5. Serum creatinine ≤ 1.5 times the upper limit of normal, creatinine clearance ≥
60ml/min; 7) The subject has at least 1 measurable liver disease (according to
RECIST1.1); 8) For women who are not breastfeeding or pregnant, use contraception
during treatment or 3 months after the end of treatment.

Exclusion Criteria:

- 1) Pathological diagnosis of hepatocellular carcinoma, mixed hepatocellular carcinoma
and other non-biliary cell carcinoma malignant tumor components; 2) Patients who
relapse after surgery, have received PD1 antibody, PDL1 antibody or CTLA4 antibody,
lenvatinib, chemotherapy in the past; participated in other clinical trials 30 days
before screening; 3) Past or simultaneous suffering from other malignant tumors,
except for fully treated non-melanoma skin cancer, cervical carcinoma in situ and
thyroid papillary carcinoma; 4) Active tuberculosis infection. Patients with active
tuberculosis infection within 1 year before enrollment; a history of active
tuberculosis infection more than 1 year before enrollment, no formal anti-tuberculosis
treatment or tuberculosis is still active; 5) Suffer from active, known or suspected
autoimmune diseases. Subjects with hypothyroidism who only need hormone replacement
therapy and skin diseases without systemic therapy can be selected; 6) Past
interstitial lung disease, or (non-infectious) pneumonia and need oral or intravenous
steroid therapy; 7) Long-term use of systemic hormones (dose equivalent to >10mg
prednisone/day) or any other form of immunosuppressive therapy is required. Subjects
using inhaled or topical corticosteroids can be selected; 8) Active infections that
require systemic treatment; 9) Human immunodeficiency virus (HIV, HIV1/2 antibody)

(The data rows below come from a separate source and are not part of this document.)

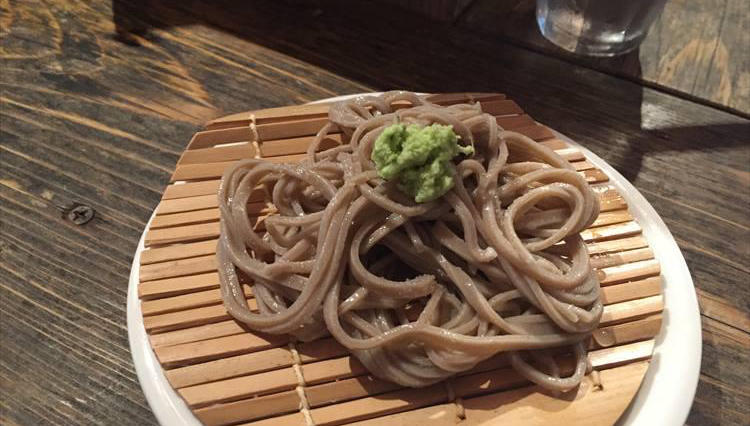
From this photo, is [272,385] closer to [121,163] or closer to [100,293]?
[100,293]

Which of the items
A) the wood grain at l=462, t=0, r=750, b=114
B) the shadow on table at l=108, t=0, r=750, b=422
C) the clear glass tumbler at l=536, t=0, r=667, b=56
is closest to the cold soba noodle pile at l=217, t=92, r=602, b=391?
the shadow on table at l=108, t=0, r=750, b=422

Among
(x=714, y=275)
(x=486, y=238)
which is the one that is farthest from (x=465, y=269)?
(x=714, y=275)

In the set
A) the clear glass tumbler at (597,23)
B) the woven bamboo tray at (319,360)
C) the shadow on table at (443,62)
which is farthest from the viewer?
the clear glass tumbler at (597,23)

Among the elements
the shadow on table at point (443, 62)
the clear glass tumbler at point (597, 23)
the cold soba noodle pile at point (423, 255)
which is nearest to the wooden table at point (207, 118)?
the shadow on table at point (443, 62)

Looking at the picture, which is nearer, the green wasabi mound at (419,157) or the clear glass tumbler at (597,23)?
the green wasabi mound at (419,157)

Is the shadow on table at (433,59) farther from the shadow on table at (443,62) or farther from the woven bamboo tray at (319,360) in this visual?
the woven bamboo tray at (319,360)

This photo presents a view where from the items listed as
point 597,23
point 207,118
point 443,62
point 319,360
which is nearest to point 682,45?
point 597,23
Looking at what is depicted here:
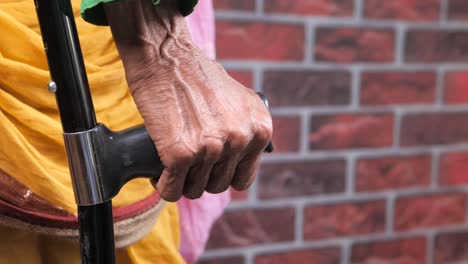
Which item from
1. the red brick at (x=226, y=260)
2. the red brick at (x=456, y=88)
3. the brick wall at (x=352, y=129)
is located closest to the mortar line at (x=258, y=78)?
the brick wall at (x=352, y=129)

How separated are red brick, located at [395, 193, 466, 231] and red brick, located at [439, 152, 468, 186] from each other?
33 millimetres

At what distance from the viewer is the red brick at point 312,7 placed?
1.17m

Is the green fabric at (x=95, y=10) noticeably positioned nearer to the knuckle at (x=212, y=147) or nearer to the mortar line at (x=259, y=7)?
the knuckle at (x=212, y=147)

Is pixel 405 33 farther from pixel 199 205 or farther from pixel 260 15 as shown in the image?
pixel 199 205

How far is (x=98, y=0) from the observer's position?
0.45 metres

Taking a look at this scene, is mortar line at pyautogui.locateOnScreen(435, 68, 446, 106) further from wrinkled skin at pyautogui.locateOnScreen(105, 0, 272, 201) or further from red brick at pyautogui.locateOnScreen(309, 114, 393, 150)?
wrinkled skin at pyautogui.locateOnScreen(105, 0, 272, 201)

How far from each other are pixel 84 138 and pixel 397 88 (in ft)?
3.19

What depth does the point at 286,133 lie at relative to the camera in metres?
1.22

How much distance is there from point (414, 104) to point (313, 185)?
29cm

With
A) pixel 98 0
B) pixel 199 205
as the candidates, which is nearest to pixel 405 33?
pixel 199 205

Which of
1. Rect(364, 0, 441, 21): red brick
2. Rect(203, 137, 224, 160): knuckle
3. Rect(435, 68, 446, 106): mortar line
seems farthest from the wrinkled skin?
Rect(435, 68, 446, 106): mortar line

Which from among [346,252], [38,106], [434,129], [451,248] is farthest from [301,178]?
[38,106]

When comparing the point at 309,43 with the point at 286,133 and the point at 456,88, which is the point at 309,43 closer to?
the point at 286,133

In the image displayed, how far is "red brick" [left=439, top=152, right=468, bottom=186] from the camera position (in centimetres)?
139
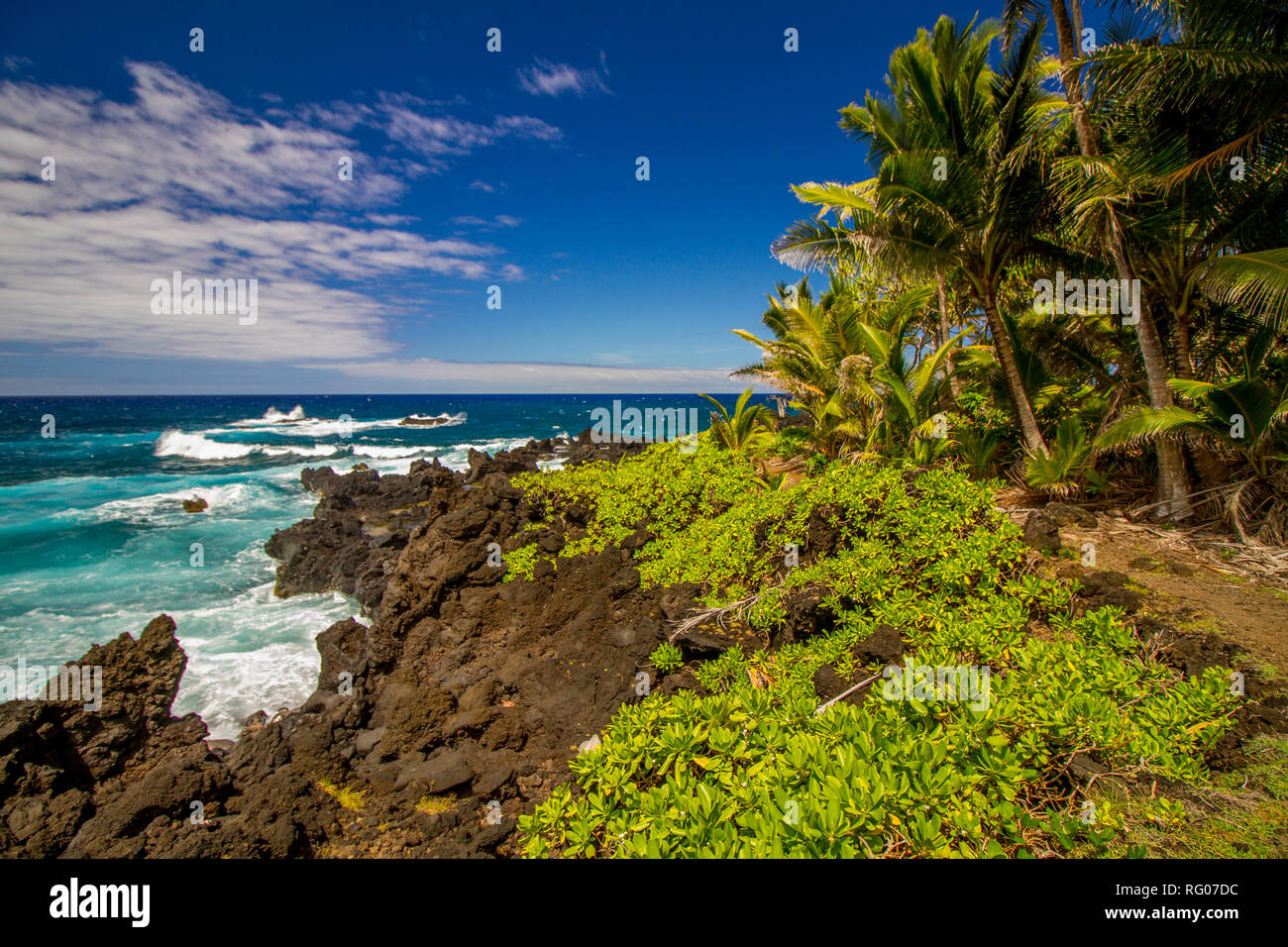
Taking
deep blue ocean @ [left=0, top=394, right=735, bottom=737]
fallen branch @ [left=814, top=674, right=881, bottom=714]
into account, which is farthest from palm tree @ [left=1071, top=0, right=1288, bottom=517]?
deep blue ocean @ [left=0, top=394, right=735, bottom=737]

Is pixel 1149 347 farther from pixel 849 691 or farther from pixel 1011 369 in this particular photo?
pixel 849 691

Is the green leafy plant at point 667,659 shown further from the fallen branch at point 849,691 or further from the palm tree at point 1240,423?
the palm tree at point 1240,423

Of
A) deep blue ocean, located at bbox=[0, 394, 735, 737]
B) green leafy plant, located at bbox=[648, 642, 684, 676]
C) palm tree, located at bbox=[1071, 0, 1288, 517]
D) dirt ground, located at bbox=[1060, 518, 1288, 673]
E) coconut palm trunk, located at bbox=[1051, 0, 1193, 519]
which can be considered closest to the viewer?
dirt ground, located at bbox=[1060, 518, 1288, 673]

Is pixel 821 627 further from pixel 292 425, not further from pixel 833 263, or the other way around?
pixel 292 425

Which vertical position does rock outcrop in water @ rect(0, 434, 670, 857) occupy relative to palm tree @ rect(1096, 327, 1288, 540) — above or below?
below

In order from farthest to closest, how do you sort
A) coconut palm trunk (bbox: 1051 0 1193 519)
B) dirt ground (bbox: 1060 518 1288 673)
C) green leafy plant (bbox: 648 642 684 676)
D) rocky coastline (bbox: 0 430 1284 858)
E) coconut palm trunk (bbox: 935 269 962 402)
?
coconut palm trunk (bbox: 935 269 962 402)
coconut palm trunk (bbox: 1051 0 1193 519)
green leafy plant (bbox: 648 642 684 676)
dirt ground (bbox: 1060 518 1288 673)
rocky coastline (bbox: 0 430 1284 858)

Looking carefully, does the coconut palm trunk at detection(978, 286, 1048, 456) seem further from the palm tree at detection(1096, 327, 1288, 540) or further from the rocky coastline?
the rocky coastline

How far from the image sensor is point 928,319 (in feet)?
55.1

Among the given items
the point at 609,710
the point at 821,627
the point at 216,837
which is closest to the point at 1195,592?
the point at 821,627

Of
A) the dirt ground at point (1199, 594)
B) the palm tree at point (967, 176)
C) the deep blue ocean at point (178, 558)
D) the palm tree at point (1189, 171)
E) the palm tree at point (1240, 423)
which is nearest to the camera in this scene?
the dirt ground at point (1199, 594)

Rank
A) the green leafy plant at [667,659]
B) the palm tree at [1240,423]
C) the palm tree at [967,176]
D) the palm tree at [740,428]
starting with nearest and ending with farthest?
the green leafy plant at [667,659]
the palm tree at [1240,423]
the palm tree at [967,176]
the palm tree at [740,428]

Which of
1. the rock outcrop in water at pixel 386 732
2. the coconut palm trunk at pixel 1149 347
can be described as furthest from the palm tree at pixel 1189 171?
the rock outcrop in water at pixel 386 732

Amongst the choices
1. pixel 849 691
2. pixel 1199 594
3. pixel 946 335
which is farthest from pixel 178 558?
pixel 946 335

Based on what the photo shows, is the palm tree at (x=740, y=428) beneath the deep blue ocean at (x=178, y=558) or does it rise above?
above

positive; 10) A history of psychotropic drug abuse, alcohol or drug abuse; 11)
Significant clinically significant bleeding symptoms or a clear tendency to appear
within 3 months before enrollment; 12) Suspected of being allergic to study drugs; 13)
Suffer from hypertension, and cannot be well controlled by antihypertensive medication
(systolic blood pressure ≥140mmHg or diastolic blood pressure ≥90mmHg); 14) After
antiviral therapy, HBvDNA>104 copies/ml, HCV RNA>1000; 15) Accompanied by ascites,
hepatic encephalopathy, Gilbert syndrome, sclerosing cholangitis, etc. Combined with
insufficiency of other organs, it is expected that they cannot accept general
anesthesia or hepatectomy; 16) Other factors judged by the investigator that may
affect the safety of the subject or the compliance of the trial. Such as serious
illnesses (including mental illness) that require combined treatment, serious
laboratory abnormalities, or other family or social factors.